Le Moule - 64km - 1h19min

open Monday to Friday from 9 a.m. to 5 p.m.

Departmental Museum of Amerindian Archaeology of Guadeloupe

 

Following his appointment on May 25, 1972, as director of the archaeological district of Guadeloupe by the Ministry of Culture, Edgar Clerc (1915-1982), a pioneer of archaeological excavations in the archipelago and co-founder of the Guadeloupe Historical Society, bequeathed to the department in 1977 his archaeological collections, which he had presented at a major exhibition on the island in 1961, in order to eventually create an archaeological museum of Guadeloupe dedicated to local pre-Columbian cultures. He was appointed curator of the future museum on January 3, 1978, by the Ministry of Culture.

 

COLLECTION:

The museum's collections, initially constituted by the donation of Edgar Clerc, are entirely devoted to the archaeology of the pre-Columbian sites excavated on the island and to the objects discovered belonging to the Amerindian cultures that succeeded one another in the Guadeloupe archipelago: successively Huecoids, Saladoids, Troumassoids, Arawaks and Caribs.

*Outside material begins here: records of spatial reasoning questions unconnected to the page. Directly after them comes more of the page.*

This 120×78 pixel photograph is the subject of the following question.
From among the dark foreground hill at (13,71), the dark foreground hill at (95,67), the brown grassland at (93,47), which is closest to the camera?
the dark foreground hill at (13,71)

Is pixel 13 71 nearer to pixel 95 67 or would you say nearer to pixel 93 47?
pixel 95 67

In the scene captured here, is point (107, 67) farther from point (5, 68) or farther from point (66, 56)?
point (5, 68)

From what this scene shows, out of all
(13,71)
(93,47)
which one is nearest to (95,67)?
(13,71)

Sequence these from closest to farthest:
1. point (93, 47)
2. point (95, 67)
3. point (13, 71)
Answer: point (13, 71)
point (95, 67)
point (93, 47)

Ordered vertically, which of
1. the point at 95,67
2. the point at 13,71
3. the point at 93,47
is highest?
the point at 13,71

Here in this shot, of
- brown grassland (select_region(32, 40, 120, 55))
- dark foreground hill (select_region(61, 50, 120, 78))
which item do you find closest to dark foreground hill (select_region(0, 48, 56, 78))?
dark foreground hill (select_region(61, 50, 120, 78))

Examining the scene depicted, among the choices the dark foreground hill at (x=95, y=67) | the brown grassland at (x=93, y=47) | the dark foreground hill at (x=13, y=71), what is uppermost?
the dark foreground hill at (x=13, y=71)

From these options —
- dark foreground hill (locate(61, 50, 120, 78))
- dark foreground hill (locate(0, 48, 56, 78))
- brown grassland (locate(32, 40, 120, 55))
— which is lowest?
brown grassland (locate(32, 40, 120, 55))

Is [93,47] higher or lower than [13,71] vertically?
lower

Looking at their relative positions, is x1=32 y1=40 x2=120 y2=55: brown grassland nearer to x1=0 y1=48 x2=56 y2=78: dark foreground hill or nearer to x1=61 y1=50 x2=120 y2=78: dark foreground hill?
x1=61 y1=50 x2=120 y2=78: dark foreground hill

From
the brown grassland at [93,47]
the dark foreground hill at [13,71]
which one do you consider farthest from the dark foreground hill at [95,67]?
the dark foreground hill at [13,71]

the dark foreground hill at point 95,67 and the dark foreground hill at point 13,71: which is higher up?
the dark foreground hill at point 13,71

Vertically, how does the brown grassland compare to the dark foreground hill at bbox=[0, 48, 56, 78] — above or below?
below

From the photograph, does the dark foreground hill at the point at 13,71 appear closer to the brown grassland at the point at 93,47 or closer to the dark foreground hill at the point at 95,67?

They bring together pottery, ritual and symbolic objects, ornaments and jewelry made of shell or stone and a large number of tool pieces (including polished axes) as well as explanations on the different sites of the island having petroglyphs (notably the Roches Gravées park in Trois-Rivières) or archaeological remains (burials, ritual sites etc.) and reproductions, in models, of Amerindian villages with the daily life associated with them (gardens, cultivation and preparation of cassava, crafts etc.)